TASK INSTRUCTIONS:
Using the entries that follow, transcribe only the lines from the line with "Ландрасы, а также немного о породистых козах" to the line with "Susanne Kraft - The", both included, exactly as they stand and without pictures.

Captioned web images:
· · · · · · ·

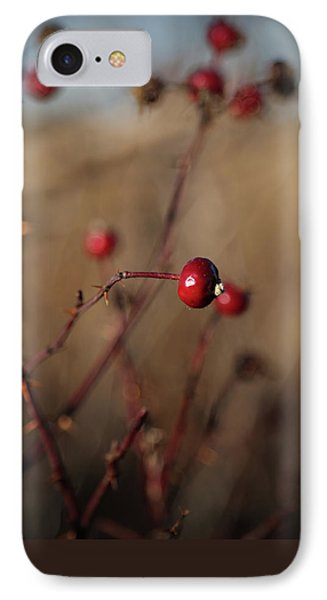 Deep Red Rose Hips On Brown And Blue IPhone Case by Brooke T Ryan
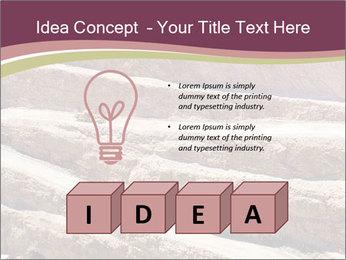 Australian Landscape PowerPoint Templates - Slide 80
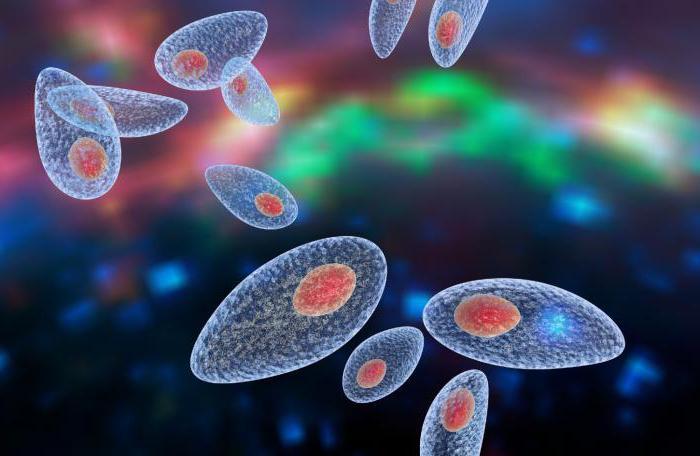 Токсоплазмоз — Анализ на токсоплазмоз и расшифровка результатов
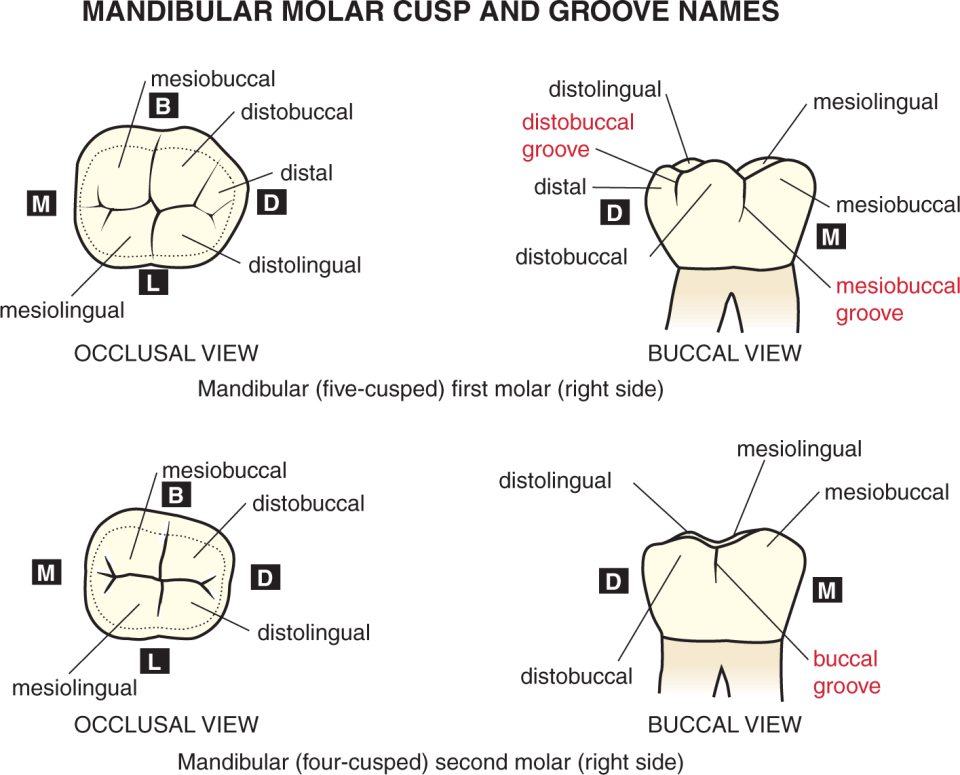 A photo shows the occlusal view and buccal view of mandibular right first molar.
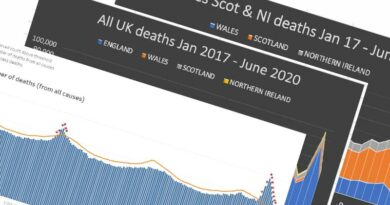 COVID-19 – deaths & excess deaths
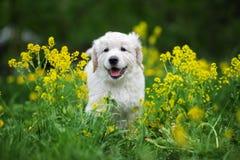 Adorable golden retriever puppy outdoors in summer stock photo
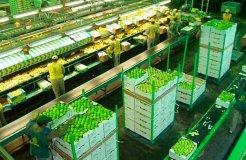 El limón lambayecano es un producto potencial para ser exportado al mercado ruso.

· · · · · · ·

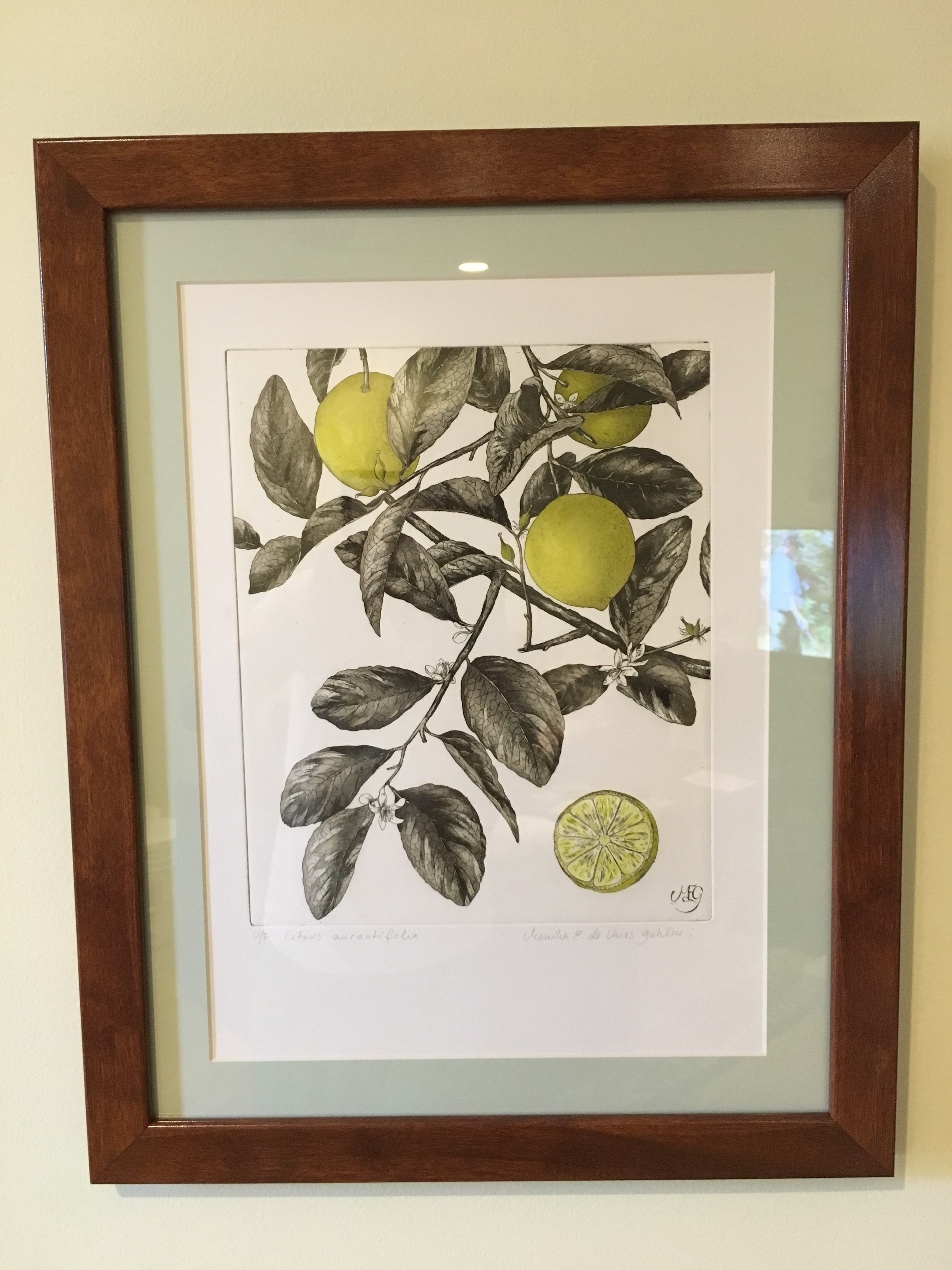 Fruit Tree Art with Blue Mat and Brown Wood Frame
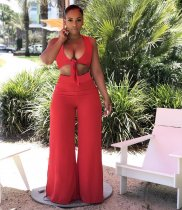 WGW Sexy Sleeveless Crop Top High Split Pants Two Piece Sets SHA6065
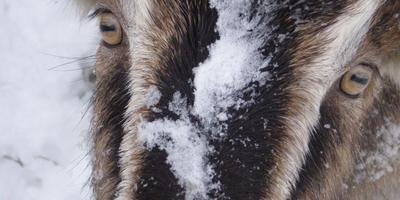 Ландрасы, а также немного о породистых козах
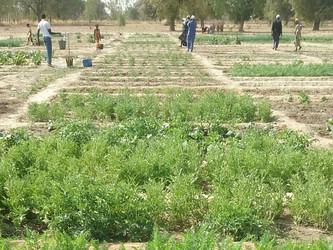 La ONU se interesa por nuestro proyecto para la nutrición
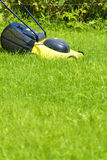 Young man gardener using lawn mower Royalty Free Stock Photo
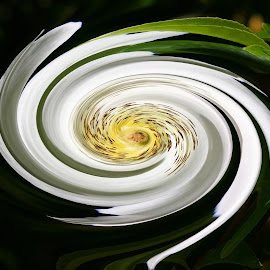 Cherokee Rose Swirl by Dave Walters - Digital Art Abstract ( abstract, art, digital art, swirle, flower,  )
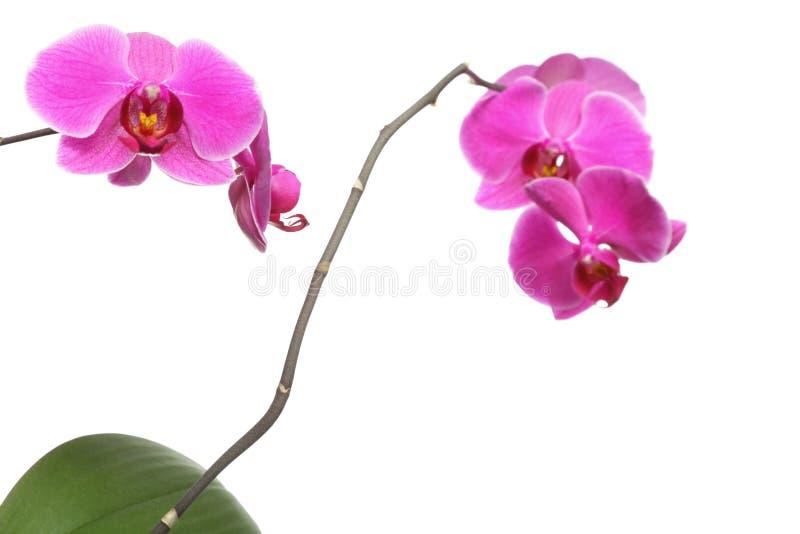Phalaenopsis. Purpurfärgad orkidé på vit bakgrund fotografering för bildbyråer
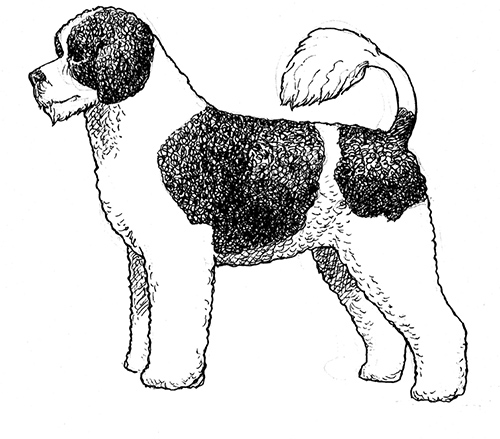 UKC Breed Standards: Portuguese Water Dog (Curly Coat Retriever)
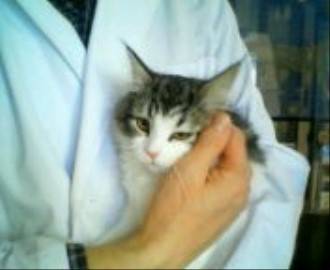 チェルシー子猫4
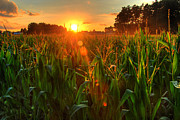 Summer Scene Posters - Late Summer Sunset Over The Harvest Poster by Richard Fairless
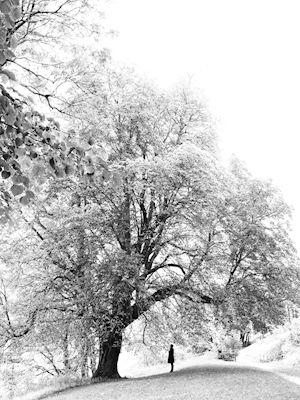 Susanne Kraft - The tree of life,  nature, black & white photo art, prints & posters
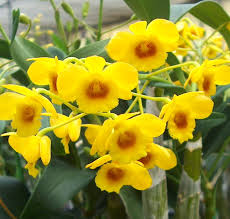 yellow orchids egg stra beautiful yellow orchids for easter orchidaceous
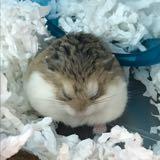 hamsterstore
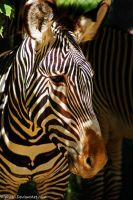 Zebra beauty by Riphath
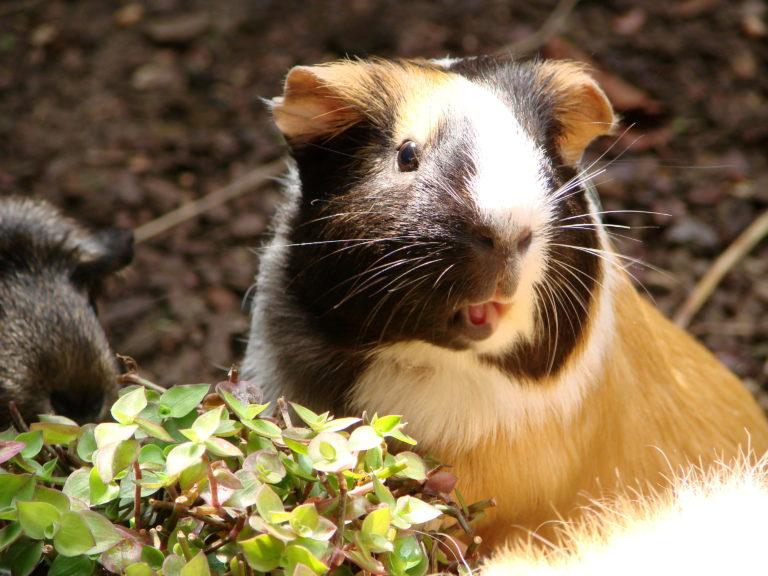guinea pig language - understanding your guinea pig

· · · · · · ·

SOLUTION FOR THIS PROBLEM:
 Ландрасы, а также немного о породистых козах
 La ONU se interesa por nuestro proyecto para la nutrición
 Young man gardener using lawn mower Royalty Free Stock Photo
 Cherokee Rose Swirl by Dave Walters - Digital Art Abstract ( abstract, art, digital art, swirle, flower,  )
Phalaenopsis. Purpurfärgad orkidé på vit bakgrund fotografering för bildbyråer
 UKC Breed Standards: Portuguese Water Dog (Curly Coat Retriever)
 チェルシー子猫4
 Summer Scene Posters - Late Summer Sunset Over The Harvest Poster by Richard Fairless
 Susanne Kraft - The tree of life,  nature, black & white photo art, prints & posters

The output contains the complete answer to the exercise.